What did he do wrong? The most important thing is, why did he suddenly admit his mistake to me? I feel like telling him about this.

Muye picked her ears with her hands, and then said very calmly: "Actually, boss, everything he said is for your own good, not for this kind of thing, completely losing the direction of life. The most important thing is, if

In the future, all the principles of this kind of thing will become a little different, so no matter what decision you make, I just hope that you can do better and better, instead of becoming someone else's fault."

"It seems that I think too much about some things like this. It's clearly me that I'm talking about, so I take it as you."

"Boss, actually I didn't mean it. Besides, didn't I apologize to you? Just forgive me for these things. And regarding this kind of thing, I didn't mean it. You always tell me these so-called truths.

"For me, life is actually quite complicated. No matter what decision I make, I will never regret it again."

"At this moment, I know you are talking about me. If I had known, I would have beaten you up. The most important thing is that I feel that there are many things that you don't understand, but you can't understand. This matter has started from the beginning.

I saved it, so no matter what decision I made, I hoped that these things would end here, but I never thought that you would take this matter seriously, and I didn't know that these things would turn into this.
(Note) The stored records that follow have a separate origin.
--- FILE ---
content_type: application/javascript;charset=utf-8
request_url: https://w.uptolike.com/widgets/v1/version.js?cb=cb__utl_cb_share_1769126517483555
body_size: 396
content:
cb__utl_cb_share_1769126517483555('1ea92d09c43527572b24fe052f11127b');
This way, I really feel that I am too stupid. If there is any offense, the group will not see it." I really feel that I am a good person.

If it was based on my previous temper, I might get angry, but there is no need to go back at this time, and in this current state, it is useless to get angry, because this kind of thing is inappropriate for me in many places.

Same.

The most important thing is that if this kind of thing is dangerous from the beginning, then the next thing will naturally be different. So no matter what decision I make, I just hope that I can do better and better, instead of becoming

The bullseye of others.

When I thought about this, although I felt a little tangled in my heart, when faced with such a thing, it was best to take care of myself. After all, I had to keep it secret at that time.
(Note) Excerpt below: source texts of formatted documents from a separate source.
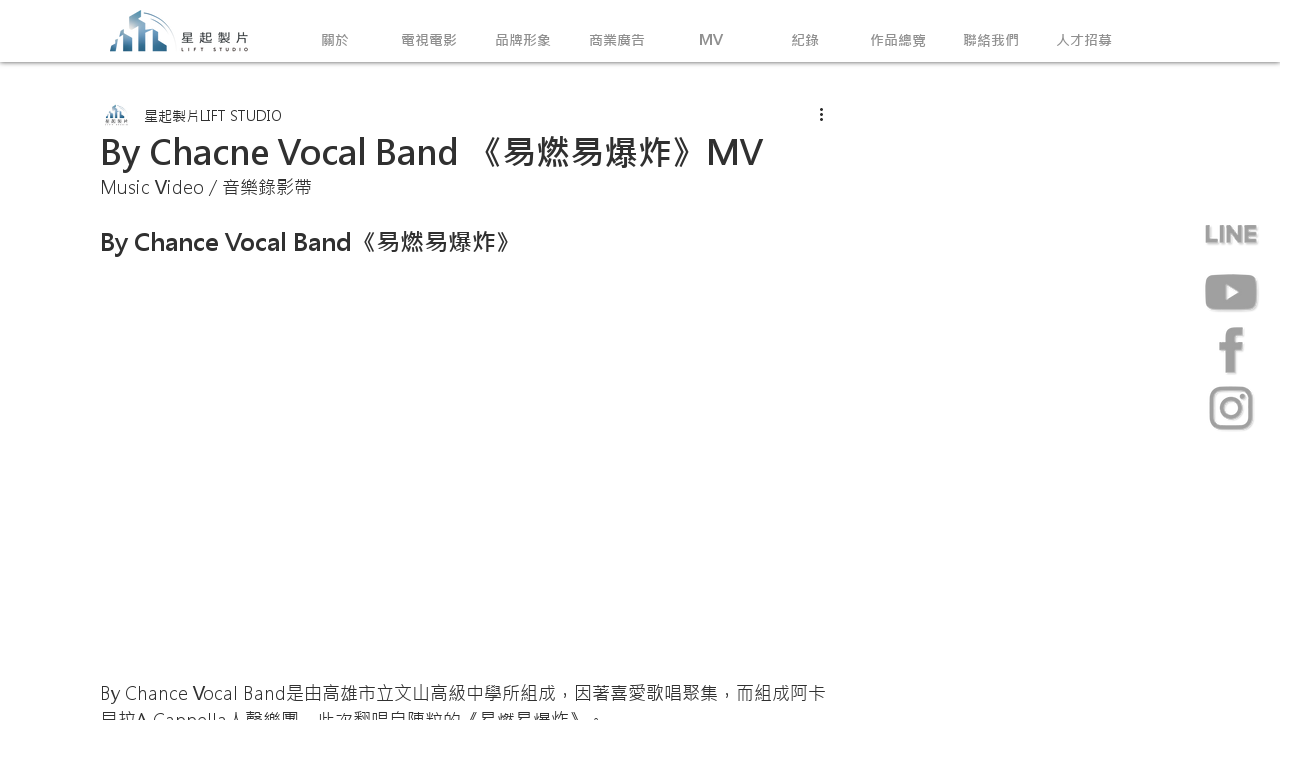

--- FILE ---
content_type: text/css; charset=utf-8
request_url: https://www.lift-studio.com/_serverless/pro-gallery-css-v4-server/layoutCss?ver=2&id=7njf8-not-scoped&items=3606_2048_1262%7C3657_1891_1063%7C3471_2048_1365%7C3824_2048_1365%7C3389_2048_1365%7C3634_2048_1365&container=1988.25_740_489.5_720&options=gallerySizeType:px%7CenableInfiniteScroll:true%7CtitlePlacement:SHOW_ON_HOVER%7CgridStyle:1%7CimageMargin:2%7CgalleryLayout:2%7CisVertical:false%7CnumberOfImagesPerRow:3%7CgallerySizePx:300%7CcubeRatio:1.3333333333333333%7CcubeType:fill%7CgalleryThumbnailsAlignment:bottom%7CthumbnailSpacings:0
body_size: -155
content:
#pro-gallery-7njf8-not-scoped [data-hook="item-container"][data-idx="0"].gallery-item-container{opacity: 1 !important;display: block !important;transition: opacity .2s ease !important;top: 0px !important;left: 0px !important;right: auto !important;height: 184px !important;width: 245px !important;} #pro-gallery-7njf8-not-scoped [data-hook="item-container"][data-idx="0"] .gallery-item-common-info-outer{height: 100% !important;} #pro-gallery-7njf8-not-scoped [data-hook="item-container"][data-idx="0"] .gallery-item-common-info{height: 100% !important;width: 100% !important;} #pro-gallery-7njf8-not-scoped [data-hook="item-container"][data-idx="0"] .gallery-item-wrapper{width: 245px !important;height: 184px !important;margin: 0 !important;} #pro-gallery-7njf8-not-scoped [data-hook="item-container"][data-idx="0"] .gallery-item-content{width: 245px !important;height: 184px !important;margin: 0px 0px !important;opacity: 1 !important;} #pro-gallery-7njf8-not-scoped [data-hook="item-container"][data-idx="0"] .gallery-item-hover{width: 245px !important;height: 184px !important;opacity: 1 !important;} #pro-gallery-7njf8-not-scoped [data-hook="item-container"][data-idx="0"] .item-hover-flex-container{width: 245px !important;height: 184px !important;margin: 0px 0px !important;opacity: 1 !important;} #pro-gallery-7njf8-not-scoped [data-hook="item-container"][data-idx="0"] .gallery-item-wrapper img{width: 100% !important;height: 100% !important;opacity: 1 !important;} #pro-gallery-7njf8-not-scoped [data-hook="item-container"][data-idx="1"].gallery-item-container{opacity: 1 !important;display: block !important;transition: opacity .2s ease !important;top: 0px !important;left: 247px !important;right: auto !important;height: 184px !important;width: 246px !important;} #pro-gallery-7njf8-not-scoped [data-hook="item-container"][data-idx="1"] .gallery-item-common-info-outer{height: 100% !important;} #pro-gallery-7njf8-not-scoped [data-hook="item-container"][data-idx="1"] .gallery-item-common-info{height: 100% !important;width: 100% !important;} #pro-gallery-7njf8-not-scoped [data-hook="item-container"][data-idx="1"] .gallery-item-wrapper{width: 246px !important;height: 184px !important;margin: 0 !important;} #pro-gallery-7njf8-not-scoped [data-hook="item-container"][data-idx="1"] .gallery-item-content{width: 246px !important;height: 184px !important;margin: 0px 0px !important;opacity: 1 !important;} #pro-gallery-7njf8-not-scoped [data-hook="item-container"][data-idx="1"] .gallery-item-hover{width: 246px !important;height: 184px !important;opacity: 1 !important;} #pro-gallery-7njf8-not-scoped [data-hook="item-container"][data-idx="1"] .item-hover-flex-container{width: 246px !important;height: 184px !important;margin: 0px 0px !important;opacity: 1 !important;} #pro-gallery-7njf8-not-scoped [data-hook="item-container"][data-idx="1"] .gallery-item-wrapper img{width: 100% !important;height: 100% !important;opacity: 1 !important;} #pro-gallery-7njf8-not-scoped [data-hook="item-container"][data-idx="2"].gallery-item-container{opacity: 1 !important;display: block !important;transition: opacity .2s ease !important;top: 0px !important;left: 495px !important;right: auto !important;height: 184px !important;width: 245px !important;} #pro-gallery-7njf8-not-scoped [data-hook="item-container"][data-idx="2"] .gallery-item-common-info-outer{height: 100% !important;} #pro-gallery-7njf8-not-scoped [data-hook="item-container"][data-idx="2"] .gallery-item-common-info{height: 100% !important;width: 100% !important;} #pro-gallery-7njf8-not-scoped [data-hook="item-container"][data-idx="2"] .gallery-item-wrapper{width: 245px !important;height: 184px !important;margin: 0 !important;} #pro-gallery-7njf8-not-scoped [data-hook="item-container"][data-idx="2"] .gallery-item-content{width: 245px !important;height: 184px !important;margin: 0px 0px !important;opacity: 1 !important;} #pro-gallery-7njf8-not-scoped [data-hook="item-container"][data-idx="2"] .gallery-item-hover{width: 245px !important;height: 184px !important;opacity: 1 !important;} #pro-gallery-7njf8-not-scoped [data-hook="item-container"][data-idx="2"] .item-hover-flex-container{width: 245px !important;height: 184px !important;margin: 0px 0px !important;opacity: 1 !important;} #pro-gallery-7njf8-not-scoped [data-hook="item-container"][data-idx="2"] .gallery-item-wrapper img{width: 100% !important;height: 100% !important;opacity: 1 !important;} #pro-gallery-7njf8-not-scoped [data-hook="item-container"][data-idx="3"]{display: none !important;} #pro-gallery-7njf8-not-scoped [data-hook="item-container"][data-idx="4"]{display: none !important;} #pro-gallery-7njf8-not-scoped [data-hook="item-container"][data-idx="5"]{display: none !important;} #pro-gallery-7njf8-not-scoped .pro-gallery-prerender{height:369.5px !important;}#pro-gallery-7njf8-not-scoped {height:369.5px !important; width:740px !important;}#pro-gallery-7njf8-not-scoped .pro-gallery-margin-container {height:369.5px !important;}#pro-gallery-7njf8-not-scoped .pro-gallery {height:369.5px !important; width:740px !important;}#pro-gallery-7njf8-not-scoped .pro-gallery-parent-container {height:369.5px !important; width:742px !important;}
"I suddenly feel that this kind of thing is my problem from the beginning, but if everything becomes a prison and I don't understand, then the next time will be different for women in society. Of course, the logic now is that I will give everything willingly,

It doesn't mean that this kind of thing is innocent, so no matter what decision I make, I have never regretted it."

"I know that this time is a bit dangerous from the beginning, so the things I do may be a little different, but I will never allow myself to mess up for such so-called things, so sometimes, I am just used to it.

"Yes." Muye looked at me with some embarrassment, as if he felt something was different about this kind of thing from the beginning, but in the face of such a thing, I don't know what is right or wrong in what he said, but I don't know either.

Of course I can have anything to do with him for this kind of thing, and I don’t want the two of them to seem to blame each other for this kind of thing.

It was indeed not worth it at that time. Although it was for his so-called cousin, he had made quite a lot of sacrifices. I directly reached out my hand and patted his shoulder gently: "Actually, I

There are many things that need to be explained, but I don’t need to at this time. When encountering this kind of thing, I am invincible from the beginning. Even if I am unwilling, I can’t do this kind of thing!

So in the face of such a thing, even if there are some things that can make things like this, the decisions made will definitely be a little simple and troublesome.

I don't know how long Ah Niu has been standing here, and the most important thing is that he hasn't spoken much here, and then I feel as if he has disappeared.